Spots swam before her eyes. Dark. Fuzzy. Her vision cleared quickly, though, as lasers sizzled in around her, burning wood and scoring the flimsy sheet metal that had once been part of the dealership’s wall. A scarlet lance sliced along her right arm, burning an angry wound through armor composite.

Nothing like a hot combat zone to sharpen the senses.

“Tango-one, back on the grid.”

The neurohelmet’s voice-activated mic gave her hands-free communication. A good thing, as she was busy enough on her control sticks lining up a shot against the attacking Griffin. The heavy autocannon riding over her Hatchetman’s left shoulder let out a long, tearing blast, hammering rounds into the Griffin’s right shoulder. A second blast in the rapid-fire assault struck the enemy machine centerline. Both dangerously close to the head, and cockpit.

Close enough to back off Sir Cray Stansill, The Republic’s newest “black knight.” She’d make sure to christen him with the title at her next media event. If she survived.

Now the Griffin raced back toward the highway, pursued by an SM1 Tank Destroyer pulled in to safeguard Tara’s recovery.

“Glad to have you back, Prefect.” Heavy accent. Her new adjutant, Lieutenant Spiritos Demos. “We began to wonder if that Condor had picked your bones clean.”

The Condor in question was little more than a mangled wreck, sitting at the edge of the tractor dealership lot, crew cockpit hammered in under repeated blows from her hatchet. She had chased it down after its high-speed run at the civilian convoy.

“No, but that Catapult nearly had me for lunch. Where the hell did it come from?”

“Behind us. From the railway depot we passed a kilometer back.”

She nodded, kicking her way through the wooden wall of a low billboard. Watkins Tractors it read—plus messages in French, Swiss and English trumpeting the high quality and long life of their machines.

About half of which she’d already destroyed, wading through the lot under repeated fire from the Catapult and then the Griffin.

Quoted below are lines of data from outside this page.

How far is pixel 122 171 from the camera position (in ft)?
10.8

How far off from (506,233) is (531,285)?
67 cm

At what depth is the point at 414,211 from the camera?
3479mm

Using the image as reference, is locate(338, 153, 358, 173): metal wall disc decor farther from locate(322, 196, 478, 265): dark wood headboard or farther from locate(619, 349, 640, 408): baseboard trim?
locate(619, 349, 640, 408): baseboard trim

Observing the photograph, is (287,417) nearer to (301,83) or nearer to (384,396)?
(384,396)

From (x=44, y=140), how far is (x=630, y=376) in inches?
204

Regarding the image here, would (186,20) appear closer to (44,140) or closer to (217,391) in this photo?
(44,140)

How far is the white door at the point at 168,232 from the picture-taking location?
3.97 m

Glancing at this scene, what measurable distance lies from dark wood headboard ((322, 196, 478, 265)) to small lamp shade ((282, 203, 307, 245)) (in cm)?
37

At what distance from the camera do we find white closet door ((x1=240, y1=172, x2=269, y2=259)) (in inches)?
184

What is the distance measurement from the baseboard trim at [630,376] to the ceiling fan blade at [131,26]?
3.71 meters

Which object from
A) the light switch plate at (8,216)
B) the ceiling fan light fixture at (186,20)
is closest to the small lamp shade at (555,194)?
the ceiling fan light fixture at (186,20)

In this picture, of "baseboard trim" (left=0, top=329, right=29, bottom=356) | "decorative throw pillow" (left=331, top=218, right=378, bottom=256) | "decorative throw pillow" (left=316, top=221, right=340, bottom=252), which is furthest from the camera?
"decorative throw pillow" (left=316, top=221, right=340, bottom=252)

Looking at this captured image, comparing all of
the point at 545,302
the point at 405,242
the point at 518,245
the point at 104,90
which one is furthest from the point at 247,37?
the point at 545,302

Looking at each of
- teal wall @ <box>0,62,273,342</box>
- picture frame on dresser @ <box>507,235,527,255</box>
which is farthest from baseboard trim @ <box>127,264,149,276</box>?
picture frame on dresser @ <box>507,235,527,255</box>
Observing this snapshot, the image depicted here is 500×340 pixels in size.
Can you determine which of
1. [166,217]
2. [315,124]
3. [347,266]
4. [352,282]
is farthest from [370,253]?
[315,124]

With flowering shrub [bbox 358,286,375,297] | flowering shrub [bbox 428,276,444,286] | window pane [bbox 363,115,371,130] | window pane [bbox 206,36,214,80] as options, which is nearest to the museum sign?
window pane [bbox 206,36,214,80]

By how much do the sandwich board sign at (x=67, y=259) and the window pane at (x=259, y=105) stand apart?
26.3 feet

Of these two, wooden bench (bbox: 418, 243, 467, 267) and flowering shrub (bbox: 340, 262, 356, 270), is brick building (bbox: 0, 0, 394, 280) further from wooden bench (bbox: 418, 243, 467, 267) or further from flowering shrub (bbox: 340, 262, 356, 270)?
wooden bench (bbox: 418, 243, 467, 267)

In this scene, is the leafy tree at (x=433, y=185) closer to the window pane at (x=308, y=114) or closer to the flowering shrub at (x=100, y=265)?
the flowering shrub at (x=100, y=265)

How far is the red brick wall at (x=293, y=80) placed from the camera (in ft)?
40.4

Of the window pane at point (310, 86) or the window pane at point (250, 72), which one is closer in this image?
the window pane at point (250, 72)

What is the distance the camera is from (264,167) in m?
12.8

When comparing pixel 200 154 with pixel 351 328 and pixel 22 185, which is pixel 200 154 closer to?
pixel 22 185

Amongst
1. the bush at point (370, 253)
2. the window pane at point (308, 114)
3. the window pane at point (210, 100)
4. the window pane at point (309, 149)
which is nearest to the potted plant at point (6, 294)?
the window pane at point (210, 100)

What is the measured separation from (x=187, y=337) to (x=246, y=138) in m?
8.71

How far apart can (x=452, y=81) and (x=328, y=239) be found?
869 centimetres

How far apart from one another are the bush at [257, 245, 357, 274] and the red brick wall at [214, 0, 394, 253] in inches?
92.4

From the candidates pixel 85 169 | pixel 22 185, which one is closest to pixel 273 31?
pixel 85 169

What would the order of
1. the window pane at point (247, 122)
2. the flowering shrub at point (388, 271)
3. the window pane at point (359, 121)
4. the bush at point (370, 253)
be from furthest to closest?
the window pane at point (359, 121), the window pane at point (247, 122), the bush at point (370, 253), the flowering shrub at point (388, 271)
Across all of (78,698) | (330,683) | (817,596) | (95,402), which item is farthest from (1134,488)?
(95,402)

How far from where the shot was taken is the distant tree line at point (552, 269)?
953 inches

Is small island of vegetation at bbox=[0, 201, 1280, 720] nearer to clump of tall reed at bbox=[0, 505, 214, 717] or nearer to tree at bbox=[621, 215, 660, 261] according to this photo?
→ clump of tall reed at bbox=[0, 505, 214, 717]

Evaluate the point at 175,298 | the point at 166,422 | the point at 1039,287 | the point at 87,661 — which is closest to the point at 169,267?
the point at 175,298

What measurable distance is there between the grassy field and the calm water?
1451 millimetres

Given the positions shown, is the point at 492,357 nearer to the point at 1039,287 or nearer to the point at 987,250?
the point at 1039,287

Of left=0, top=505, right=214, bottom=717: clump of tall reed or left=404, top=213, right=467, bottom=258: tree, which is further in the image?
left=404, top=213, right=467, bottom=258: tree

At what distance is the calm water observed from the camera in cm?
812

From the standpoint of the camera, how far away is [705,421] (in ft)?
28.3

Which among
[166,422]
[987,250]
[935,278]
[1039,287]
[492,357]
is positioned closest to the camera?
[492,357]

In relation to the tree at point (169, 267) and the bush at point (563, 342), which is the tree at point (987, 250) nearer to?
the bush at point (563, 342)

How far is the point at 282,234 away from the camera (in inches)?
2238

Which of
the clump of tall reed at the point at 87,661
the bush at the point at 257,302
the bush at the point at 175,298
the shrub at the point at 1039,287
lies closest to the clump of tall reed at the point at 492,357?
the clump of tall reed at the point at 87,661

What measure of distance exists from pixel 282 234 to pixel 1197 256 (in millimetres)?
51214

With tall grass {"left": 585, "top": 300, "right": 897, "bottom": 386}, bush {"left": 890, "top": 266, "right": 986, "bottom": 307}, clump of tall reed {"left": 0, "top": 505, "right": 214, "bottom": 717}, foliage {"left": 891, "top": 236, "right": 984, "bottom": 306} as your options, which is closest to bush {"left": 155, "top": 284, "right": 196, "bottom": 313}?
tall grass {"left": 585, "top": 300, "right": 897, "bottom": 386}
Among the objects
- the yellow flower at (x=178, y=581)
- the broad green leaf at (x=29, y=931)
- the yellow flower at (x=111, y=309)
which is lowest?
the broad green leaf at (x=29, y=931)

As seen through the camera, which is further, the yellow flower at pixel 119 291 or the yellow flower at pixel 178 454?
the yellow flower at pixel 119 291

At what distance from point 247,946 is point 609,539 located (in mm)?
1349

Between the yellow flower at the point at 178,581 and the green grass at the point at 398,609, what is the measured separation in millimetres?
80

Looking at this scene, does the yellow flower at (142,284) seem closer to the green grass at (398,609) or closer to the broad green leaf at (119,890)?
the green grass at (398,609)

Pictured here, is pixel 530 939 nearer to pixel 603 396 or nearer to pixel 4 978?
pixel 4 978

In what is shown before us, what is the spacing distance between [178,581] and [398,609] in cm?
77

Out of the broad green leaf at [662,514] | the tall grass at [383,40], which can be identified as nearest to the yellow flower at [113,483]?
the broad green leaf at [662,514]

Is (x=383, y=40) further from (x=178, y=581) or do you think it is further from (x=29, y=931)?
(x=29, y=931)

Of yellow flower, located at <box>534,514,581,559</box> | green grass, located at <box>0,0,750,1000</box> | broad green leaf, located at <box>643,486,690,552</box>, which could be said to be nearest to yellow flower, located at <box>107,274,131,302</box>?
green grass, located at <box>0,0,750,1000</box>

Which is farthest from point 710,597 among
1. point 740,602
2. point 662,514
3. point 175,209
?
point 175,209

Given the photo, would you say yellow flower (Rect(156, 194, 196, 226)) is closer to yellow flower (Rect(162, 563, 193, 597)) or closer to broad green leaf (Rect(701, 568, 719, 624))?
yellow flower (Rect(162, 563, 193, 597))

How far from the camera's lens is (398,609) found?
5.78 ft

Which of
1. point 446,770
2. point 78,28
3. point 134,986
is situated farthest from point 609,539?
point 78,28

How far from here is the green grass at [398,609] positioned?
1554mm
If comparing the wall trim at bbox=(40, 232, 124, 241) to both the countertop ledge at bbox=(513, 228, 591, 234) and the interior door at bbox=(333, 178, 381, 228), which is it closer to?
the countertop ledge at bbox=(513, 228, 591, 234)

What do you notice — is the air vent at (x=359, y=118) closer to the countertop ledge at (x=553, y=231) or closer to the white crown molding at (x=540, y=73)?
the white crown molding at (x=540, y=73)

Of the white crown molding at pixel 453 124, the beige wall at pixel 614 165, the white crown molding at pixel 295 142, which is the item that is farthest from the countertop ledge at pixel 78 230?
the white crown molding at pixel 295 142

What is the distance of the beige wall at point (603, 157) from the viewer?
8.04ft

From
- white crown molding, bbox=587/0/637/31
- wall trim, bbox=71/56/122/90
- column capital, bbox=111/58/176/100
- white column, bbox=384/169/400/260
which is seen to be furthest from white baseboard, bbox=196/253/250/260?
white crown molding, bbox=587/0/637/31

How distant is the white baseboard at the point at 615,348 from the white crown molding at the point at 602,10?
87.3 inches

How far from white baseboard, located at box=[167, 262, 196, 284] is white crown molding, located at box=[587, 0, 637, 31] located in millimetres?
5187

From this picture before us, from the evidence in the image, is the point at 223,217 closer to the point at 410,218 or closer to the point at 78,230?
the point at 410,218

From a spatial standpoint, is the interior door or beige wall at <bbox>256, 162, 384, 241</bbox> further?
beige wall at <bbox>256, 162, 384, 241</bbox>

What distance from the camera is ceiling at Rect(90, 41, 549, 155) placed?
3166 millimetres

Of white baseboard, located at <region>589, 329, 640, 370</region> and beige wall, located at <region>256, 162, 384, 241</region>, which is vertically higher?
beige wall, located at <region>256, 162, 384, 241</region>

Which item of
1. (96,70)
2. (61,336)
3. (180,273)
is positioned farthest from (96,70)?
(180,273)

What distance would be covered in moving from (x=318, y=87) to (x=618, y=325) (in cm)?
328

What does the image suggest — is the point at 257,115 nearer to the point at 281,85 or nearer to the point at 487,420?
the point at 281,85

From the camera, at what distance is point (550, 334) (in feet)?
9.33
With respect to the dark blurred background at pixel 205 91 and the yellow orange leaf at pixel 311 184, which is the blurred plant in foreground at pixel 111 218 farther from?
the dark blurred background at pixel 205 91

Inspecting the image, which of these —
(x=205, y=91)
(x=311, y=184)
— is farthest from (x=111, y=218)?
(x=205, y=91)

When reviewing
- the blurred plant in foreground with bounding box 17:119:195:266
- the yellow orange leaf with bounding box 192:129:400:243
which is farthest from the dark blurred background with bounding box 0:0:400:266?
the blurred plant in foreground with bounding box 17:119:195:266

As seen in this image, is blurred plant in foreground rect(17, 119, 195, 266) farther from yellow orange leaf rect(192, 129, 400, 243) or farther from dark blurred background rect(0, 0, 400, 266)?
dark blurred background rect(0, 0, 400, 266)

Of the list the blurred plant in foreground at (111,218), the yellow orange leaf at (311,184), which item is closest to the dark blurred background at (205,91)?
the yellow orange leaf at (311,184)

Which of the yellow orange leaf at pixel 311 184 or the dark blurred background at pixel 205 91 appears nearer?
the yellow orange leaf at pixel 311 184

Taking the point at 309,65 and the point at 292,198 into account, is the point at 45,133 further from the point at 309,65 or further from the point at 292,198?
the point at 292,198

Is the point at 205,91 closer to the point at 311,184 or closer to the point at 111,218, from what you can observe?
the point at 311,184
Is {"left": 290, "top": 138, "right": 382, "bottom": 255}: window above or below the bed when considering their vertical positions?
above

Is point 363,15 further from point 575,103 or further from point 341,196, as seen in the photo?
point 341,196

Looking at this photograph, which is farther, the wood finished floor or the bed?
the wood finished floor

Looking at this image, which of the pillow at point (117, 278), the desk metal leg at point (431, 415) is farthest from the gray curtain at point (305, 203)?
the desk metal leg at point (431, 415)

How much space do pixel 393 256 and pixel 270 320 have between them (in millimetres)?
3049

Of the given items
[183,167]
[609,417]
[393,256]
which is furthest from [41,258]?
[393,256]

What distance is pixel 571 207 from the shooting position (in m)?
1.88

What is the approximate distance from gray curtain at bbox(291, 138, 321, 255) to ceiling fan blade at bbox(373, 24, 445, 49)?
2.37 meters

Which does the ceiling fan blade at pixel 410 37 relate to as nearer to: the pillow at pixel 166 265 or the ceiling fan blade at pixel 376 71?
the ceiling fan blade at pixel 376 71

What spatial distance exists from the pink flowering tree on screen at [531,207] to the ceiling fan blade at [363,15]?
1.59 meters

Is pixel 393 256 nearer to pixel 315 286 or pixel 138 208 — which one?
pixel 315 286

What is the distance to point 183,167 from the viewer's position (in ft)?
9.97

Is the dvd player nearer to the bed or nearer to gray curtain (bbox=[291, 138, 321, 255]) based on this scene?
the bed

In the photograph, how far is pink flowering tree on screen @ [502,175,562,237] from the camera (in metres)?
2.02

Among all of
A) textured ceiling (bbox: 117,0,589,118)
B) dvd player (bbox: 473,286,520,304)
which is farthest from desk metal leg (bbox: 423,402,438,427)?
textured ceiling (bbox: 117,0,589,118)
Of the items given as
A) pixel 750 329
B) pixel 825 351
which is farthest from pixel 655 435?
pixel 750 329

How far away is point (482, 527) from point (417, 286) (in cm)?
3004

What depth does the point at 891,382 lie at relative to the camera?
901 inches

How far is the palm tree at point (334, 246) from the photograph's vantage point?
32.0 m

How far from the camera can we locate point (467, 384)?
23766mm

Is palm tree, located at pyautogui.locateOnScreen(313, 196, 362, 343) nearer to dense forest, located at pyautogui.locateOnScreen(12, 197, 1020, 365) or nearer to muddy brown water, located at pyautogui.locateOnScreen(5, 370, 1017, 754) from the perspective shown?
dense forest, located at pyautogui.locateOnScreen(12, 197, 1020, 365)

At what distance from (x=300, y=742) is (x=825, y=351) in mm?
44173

“Not in an Atlas anymore, T.” Her voice was barely more than a whisper, to avoid transmitting on open channels. “Move first. Fire second.”

Good advice. If she found time to use it.

The firefight had run over her crew with blitzkrieg assault tactics. One moment, she was nothing more than a glorified escort for a trio of armored sedans, parading them along the highway between Annemasse’s DropPort and Geneva. Two SM1 Destroyers leading, followed by a short column of hoverbikes and Demon wheeled support tanks, her brand-new, fresh-from-the-factory Hatchetman trailing the car designated with the flag of the Draconis Combine.

Then, suddenly, the Swiss countryside was hot with weapons fire, her cockpit alive with warning alarms and confused comms chatter.

It had taken her only a moment to pull down intelligence on who it was they faced. Forces out of the military depot at Annecy. A short lance of fast ’Mechs with better-than-average ground and VTOL support.

Throwing their strength behind the disgraced Senate.

Making a grab for a political hostage.

“Demos. Take Sierra-two and double back with a couple of those bikes. Do not overextend.”

“Sierra-two is burning on the other side of the highway, Prefect. We need to drop one of these ’Mechs, and soon!”

A pair of Cavalry attack helicopters made low strafing runs from the east, striking at her with their light cannon.

“We need a lot of things,” Tara said, chasing after one VTOL with her auotcannon. It missed low and wide. Throttling up into a half-speed walk, she kicked her way past overturned tractors and backhoes, back toward the highway. “Air support. Reinforcements.”